Speculative Decoding for Verilog: Speed and Quality, All in One
Changran Xu, Yi Liu, Yunhao Zhou, Shan Huang, Ningyi Xu, Qiang Xu
TL;DR
This work tackles Verilog code generation with large language models, addressing tokenization and syntactic challenges that arise from Verilog's rigid grammar and limited training data. It introduces syntax-enriched speculative decoding, combining multiple decoding heads with tokens aligned to syntactically significant fragments derived from ASTs, to accelerate inference while preserving structural correctness. The approach leverages 10 decoding heads and a syntax-aware labeling scheme, evaluated on CodeLlama and CodeT5p baselines, and yields substantial improvements in both speed (up to 5.05x) and functional/syntactic accuracy (up to 17.19% on RTLLM and significant gains over Medusa and NTP).

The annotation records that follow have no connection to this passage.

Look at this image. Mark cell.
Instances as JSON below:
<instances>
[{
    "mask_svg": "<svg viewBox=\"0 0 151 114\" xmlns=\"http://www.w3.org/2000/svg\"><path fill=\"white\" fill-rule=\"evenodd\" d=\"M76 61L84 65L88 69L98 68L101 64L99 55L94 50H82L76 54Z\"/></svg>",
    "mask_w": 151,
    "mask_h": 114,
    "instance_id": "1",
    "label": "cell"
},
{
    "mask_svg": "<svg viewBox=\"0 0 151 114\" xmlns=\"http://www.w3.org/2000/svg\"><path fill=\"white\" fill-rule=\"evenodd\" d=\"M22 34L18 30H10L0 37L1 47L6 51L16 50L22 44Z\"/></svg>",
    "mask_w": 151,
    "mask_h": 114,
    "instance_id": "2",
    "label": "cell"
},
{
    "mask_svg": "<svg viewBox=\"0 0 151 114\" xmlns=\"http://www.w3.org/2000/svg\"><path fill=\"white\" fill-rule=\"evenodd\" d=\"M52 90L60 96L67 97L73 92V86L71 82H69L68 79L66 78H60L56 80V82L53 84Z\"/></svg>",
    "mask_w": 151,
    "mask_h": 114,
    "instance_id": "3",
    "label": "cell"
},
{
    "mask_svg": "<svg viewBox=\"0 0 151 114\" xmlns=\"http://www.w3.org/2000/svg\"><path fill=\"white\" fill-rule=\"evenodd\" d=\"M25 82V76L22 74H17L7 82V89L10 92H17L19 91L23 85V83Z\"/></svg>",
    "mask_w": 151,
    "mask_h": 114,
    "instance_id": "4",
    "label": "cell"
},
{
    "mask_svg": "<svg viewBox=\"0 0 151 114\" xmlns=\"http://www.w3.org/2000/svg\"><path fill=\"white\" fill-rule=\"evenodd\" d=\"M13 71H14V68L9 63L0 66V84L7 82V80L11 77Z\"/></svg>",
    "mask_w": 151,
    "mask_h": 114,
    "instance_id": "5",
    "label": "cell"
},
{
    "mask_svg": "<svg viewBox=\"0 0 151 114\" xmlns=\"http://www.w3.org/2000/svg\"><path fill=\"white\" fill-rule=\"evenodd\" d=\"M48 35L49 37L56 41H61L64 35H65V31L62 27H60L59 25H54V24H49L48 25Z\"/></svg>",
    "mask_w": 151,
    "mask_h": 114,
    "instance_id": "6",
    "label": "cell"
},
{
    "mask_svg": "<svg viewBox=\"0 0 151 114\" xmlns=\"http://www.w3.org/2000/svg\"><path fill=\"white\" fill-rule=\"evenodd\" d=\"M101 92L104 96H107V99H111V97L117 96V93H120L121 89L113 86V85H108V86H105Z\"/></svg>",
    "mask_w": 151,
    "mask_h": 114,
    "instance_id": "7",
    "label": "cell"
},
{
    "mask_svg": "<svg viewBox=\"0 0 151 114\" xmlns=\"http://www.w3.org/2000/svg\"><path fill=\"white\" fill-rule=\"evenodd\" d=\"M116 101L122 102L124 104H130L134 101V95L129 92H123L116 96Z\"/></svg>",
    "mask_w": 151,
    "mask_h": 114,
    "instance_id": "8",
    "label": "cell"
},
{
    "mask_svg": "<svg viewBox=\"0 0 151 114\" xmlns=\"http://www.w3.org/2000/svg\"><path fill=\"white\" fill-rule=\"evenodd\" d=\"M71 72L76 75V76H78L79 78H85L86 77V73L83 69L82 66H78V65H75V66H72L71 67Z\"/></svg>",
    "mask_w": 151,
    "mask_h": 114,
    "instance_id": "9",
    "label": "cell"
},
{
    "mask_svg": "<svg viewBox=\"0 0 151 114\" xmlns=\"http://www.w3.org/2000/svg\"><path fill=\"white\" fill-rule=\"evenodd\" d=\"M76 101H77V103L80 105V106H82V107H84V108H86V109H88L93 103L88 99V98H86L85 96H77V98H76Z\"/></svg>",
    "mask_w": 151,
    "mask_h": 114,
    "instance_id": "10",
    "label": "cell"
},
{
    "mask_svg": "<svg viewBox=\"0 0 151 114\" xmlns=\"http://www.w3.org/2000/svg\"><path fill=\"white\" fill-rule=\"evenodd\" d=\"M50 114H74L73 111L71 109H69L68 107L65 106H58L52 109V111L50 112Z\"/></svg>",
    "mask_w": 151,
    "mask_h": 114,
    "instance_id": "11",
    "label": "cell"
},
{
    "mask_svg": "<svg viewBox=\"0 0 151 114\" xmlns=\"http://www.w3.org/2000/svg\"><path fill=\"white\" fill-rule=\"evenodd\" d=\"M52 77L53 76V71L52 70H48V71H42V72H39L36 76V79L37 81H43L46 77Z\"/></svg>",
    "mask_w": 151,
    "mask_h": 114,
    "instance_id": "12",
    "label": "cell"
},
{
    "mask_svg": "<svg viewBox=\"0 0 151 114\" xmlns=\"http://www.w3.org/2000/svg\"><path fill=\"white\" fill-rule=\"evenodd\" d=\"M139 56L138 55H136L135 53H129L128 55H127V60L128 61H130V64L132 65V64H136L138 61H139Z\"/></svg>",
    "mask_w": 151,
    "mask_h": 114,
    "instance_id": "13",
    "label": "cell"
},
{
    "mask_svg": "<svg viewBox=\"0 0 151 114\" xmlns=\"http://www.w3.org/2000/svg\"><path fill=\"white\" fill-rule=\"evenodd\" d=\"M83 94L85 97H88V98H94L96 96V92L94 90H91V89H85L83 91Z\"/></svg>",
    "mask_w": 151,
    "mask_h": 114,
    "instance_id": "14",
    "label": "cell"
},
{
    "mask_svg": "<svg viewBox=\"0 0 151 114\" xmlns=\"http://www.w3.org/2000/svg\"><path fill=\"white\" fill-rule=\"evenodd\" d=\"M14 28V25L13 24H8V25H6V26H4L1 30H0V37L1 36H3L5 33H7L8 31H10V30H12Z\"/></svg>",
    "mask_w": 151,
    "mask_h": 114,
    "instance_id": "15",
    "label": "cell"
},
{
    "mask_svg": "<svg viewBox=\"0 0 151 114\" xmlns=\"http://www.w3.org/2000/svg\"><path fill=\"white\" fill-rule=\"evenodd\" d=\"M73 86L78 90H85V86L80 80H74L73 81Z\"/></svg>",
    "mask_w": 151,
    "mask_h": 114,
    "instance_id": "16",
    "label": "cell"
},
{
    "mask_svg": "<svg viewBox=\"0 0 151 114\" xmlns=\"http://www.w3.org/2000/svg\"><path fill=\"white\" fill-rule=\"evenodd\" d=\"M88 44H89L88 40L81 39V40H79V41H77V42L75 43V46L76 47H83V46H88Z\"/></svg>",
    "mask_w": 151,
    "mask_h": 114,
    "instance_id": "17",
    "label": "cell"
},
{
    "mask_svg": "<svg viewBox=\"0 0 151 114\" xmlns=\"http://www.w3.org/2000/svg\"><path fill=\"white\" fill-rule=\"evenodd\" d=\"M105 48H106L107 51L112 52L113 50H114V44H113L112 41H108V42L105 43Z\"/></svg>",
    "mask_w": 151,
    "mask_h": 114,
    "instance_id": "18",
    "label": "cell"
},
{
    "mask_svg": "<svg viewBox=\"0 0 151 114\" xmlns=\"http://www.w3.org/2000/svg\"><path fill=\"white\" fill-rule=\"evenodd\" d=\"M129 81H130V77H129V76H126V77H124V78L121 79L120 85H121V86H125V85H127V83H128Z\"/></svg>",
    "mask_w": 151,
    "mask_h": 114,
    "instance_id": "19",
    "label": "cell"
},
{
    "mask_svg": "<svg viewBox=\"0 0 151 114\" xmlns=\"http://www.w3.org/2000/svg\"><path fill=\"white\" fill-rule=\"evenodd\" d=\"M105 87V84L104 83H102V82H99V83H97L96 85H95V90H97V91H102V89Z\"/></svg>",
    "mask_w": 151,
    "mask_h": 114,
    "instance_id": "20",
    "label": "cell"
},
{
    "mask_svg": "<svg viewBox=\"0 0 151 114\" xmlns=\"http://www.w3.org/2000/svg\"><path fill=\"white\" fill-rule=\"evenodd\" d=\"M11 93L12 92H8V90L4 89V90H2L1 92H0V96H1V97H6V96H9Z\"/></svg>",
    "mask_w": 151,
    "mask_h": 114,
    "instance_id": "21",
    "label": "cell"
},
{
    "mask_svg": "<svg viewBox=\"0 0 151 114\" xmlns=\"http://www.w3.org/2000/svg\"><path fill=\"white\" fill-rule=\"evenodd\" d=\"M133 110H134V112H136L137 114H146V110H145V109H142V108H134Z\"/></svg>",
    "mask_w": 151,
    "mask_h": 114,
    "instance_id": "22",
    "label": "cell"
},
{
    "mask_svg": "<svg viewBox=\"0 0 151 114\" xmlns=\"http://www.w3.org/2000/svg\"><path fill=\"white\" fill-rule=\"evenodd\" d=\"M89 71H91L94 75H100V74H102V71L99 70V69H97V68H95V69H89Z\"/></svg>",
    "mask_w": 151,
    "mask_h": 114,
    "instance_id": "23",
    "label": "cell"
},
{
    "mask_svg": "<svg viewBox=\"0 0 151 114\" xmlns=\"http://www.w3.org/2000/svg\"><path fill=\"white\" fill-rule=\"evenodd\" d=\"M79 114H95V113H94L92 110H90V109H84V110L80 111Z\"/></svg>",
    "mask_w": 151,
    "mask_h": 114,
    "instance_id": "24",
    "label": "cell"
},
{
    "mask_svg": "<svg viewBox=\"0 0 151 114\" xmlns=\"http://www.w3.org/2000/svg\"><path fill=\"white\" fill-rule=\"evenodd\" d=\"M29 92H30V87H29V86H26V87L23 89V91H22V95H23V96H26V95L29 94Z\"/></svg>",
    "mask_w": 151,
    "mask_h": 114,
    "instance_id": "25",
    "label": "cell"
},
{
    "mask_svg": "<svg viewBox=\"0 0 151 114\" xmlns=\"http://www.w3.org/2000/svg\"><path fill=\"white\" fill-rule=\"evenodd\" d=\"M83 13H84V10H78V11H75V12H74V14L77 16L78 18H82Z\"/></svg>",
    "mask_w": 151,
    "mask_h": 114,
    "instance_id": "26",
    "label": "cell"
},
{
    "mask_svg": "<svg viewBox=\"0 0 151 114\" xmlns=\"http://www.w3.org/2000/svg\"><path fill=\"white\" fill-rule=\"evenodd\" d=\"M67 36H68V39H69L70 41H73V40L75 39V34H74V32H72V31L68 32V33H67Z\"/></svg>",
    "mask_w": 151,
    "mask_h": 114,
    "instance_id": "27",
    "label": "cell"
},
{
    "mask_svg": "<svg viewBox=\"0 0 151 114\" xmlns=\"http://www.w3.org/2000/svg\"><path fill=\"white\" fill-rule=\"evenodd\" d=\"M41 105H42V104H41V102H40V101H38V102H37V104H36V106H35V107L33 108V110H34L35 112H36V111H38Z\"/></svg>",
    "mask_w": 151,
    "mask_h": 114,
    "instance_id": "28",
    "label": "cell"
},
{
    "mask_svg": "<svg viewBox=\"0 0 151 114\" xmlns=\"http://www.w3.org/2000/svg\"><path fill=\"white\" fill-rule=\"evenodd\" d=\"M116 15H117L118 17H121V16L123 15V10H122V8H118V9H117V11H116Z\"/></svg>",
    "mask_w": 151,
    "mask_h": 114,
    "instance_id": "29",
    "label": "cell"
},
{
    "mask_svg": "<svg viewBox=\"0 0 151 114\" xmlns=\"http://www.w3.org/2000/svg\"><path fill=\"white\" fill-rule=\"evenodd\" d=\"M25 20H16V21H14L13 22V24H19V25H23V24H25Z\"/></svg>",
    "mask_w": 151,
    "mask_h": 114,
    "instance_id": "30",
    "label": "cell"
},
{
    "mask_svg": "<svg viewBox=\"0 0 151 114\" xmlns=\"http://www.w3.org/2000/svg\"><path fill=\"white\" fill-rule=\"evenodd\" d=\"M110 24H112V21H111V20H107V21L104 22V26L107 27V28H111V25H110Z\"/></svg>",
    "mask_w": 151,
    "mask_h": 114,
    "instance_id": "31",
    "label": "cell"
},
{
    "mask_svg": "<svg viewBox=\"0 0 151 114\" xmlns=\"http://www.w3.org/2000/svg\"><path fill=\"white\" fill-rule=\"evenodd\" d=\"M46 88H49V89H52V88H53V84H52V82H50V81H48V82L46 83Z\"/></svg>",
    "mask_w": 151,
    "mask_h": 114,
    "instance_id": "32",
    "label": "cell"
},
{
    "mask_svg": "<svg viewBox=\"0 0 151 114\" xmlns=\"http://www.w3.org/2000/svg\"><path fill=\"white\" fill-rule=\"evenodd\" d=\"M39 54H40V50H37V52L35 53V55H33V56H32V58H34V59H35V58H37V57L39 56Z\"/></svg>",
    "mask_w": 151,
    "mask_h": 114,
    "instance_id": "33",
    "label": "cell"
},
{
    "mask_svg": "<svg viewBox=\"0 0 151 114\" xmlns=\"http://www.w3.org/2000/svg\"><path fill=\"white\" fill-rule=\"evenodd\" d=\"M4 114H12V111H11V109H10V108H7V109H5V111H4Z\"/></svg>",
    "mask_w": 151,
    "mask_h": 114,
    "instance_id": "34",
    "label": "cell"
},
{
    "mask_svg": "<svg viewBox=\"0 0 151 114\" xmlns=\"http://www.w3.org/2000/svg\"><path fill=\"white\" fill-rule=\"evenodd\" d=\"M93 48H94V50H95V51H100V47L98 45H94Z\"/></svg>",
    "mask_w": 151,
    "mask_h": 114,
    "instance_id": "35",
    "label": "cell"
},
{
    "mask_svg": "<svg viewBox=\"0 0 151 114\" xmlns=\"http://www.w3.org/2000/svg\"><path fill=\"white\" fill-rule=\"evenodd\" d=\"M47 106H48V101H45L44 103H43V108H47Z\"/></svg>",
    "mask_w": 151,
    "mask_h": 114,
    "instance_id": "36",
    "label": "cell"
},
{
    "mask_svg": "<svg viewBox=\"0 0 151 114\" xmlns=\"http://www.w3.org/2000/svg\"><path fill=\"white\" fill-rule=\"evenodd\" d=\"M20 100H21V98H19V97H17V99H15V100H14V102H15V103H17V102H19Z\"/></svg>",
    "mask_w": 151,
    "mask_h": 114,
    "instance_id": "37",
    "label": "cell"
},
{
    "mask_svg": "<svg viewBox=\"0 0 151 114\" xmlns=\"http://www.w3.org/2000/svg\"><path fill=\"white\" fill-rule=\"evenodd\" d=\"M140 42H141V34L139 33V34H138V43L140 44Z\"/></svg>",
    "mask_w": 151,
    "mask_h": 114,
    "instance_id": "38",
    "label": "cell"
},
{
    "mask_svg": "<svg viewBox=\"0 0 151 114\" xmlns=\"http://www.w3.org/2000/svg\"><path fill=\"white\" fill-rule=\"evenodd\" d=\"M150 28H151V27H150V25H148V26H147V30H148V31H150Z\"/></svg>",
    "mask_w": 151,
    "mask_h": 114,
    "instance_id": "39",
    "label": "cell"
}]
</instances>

Practically, this method demonstrates that aligning decoding with language syntax can make Verilog generation more reliable and efficient for hardware design tasks, expanding the applicability of LLMs to specialized programming languages.
Abstract
The rapid advancement of large language models (LLMs) has revolutionized code generation tasks across various programming languages. However, the unique characteristics of programming languages, particularly those like Verilog with specific syntax and lower representation in training datasets, pose significant challenges for conventional tokenization and decoding approaches. In this paper, we introduce a novel application of speculative decoding for Verilog code generation, showing that it can improve both inference speed and output quality, effectively achieving speed and quality all in one. Unlike standard LLM tokenization schemes, which often fragment meaningful code structures, our approach aligns decoding stops with syntactically significant tokens, making it easier for models to learn the token distribution. This refinement addresses inherent tokenization issues and enhances the model's ability to capture Verilog's logical constructs more effectively. Our experimental results show that our method achieves up to a 5.05x speedup in Verilog code generation and increases pass@10 functional accuracy on RTLLM by up to 17.19% compared to conventional training strategies. These findings highlight speculative decoding as a promising approach to bridge the quality gap in code generation for specialized programming languages.